“Anything you have to do often, you shouldn’t have to do at all”

Bruce Barrington* allegedly said that was his philosophy regarding computer programming, but I see it applying to a lot of other things outside of the geek world. Or at least it should.

A few examples…

Why do I have to go to the grocery store to haul home a 37 lb bag of dog food? Can’t they look at their database, see how often I buy it and offer to deliver it a couple days before I typically buy?

How about computer paper? Staples surely has a clue how often I buy a box of 10 reams and which paper I buy. They also know how often I buy toner and imaging units for the printers here in the office. Despite that, no one contacts me to setup a subscription delivery program. They already deliver, so they already have trucks roaming around. Why not make the trips more profitable?

Coffee? Good coffee, that is. And any other premium food product that won’t spoil.

Dry cleaning? They know how often I drop by, on average.
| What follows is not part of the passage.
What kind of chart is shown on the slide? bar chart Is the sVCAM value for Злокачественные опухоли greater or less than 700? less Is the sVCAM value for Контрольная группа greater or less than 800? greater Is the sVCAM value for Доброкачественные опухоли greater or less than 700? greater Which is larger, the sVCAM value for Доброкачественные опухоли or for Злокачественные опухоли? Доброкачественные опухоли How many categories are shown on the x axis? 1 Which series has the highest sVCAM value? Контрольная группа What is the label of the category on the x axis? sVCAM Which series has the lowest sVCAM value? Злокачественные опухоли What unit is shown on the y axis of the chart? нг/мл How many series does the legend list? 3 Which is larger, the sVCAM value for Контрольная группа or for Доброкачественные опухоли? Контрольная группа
If I miss a week, why don’t they offer to pick it up, or at least call and make sure they havent managed to goof up my clothes.

Oil changes? When is someone finally going to remind me that I’m overdue and just haven’t noticed? Or just offer to pick up my car at the office, change the oil and bring it back?
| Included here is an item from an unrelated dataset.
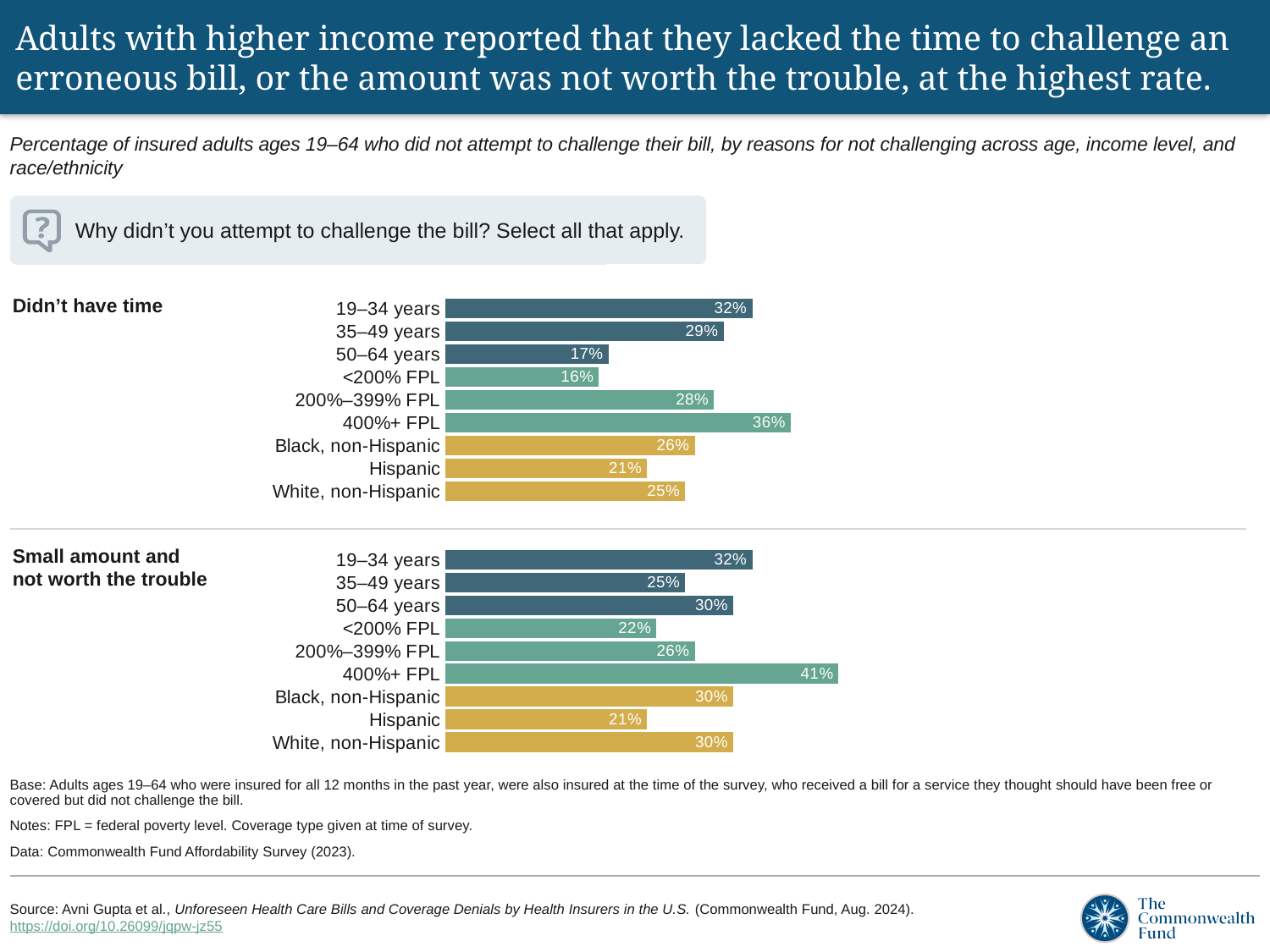
In the 'Small amount and not worth the trouble' chart, which is larger: the value for 50–64 years or the value for 35–49 years? 50–64 years In the 'Didn't have time' chart, which is larger: the value for Black, non-Hispanic or the value for Hispanic? Black, non-Hispanic In the 'Didn't have time' chart, which category has the lowest value? <200% FPL In the 'Small amount and not worth the trouble' chart, what is the value for Hispanic adults? 21% What type of chart is used on this slide? Bar chart In the 'Didn't have time' chart, what is the value for 400%+ FPL? 36% How many categories are shown in the 'Didn't have time' chart? 9 In the 'Didn't have time' chart, do the values rise or fall across the three age groups from 19–34 years to 50–64 years? Fall In the 'Small amount and not worth the trouble' chart, which category has the highest value? 400%+ FPL In the 'Didn't have time' chart, what is the difference between the values for 19–34 years and 50–64 years? 15 percentage points In the 'Small amount and not worth the trouble' chart, what is the difference between 400%+ FPL and <200% FPL? 19 percentage points In the 'Small amount and not worth the trouble' chart, what is the value for White, non-Hispanic adults? 30%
Water softener salt? Culligan does offer a delivery service (they even “install” the salt), but they are alone in that business. Some drinking water services do this as well.  Why just them?

Animal feeds? When I go to the local feed store to get softener salt (ours isnt the standard sodium-based stuff), there are any number of large, bulky or heavy items that are clearly expendable on a regular basis. No delivery or “subscription” service.

Why didn’t my florist contact me and ask what I wanted to send for Mother’s Day? They know I’ve sent flowers before. Make it easy for me. Call me, send me a postcard, fax me or email me and give me an easy way to start a subscription, or at least, say “Last year, you sent your mom flowers. What arrangement did you have in mind for this year?”

The marketing and management angles are obvious. Predictable cash flow, an easy way to exclude other businesses who are too lazy to deliver/ship, flatten cyclical sales dips, shrink purchase frequencies that lengthen as we forget to change oil, get salt, etc.

* Bruce Barrington -Barrington is the founder of Clarion Software Corporation. In 1992, Clarion was merged with Jensen & Partners, International (JPI) to form TopSpeed Corporation, a leading provider of database software development tools and services. In 1974, Mr. Barrington co-founded Huff, Barrington, Owens & Company (HBOC), a leading provider of enterprise-wide healthcare information systems, which merged with McKesson Corporation in 1999.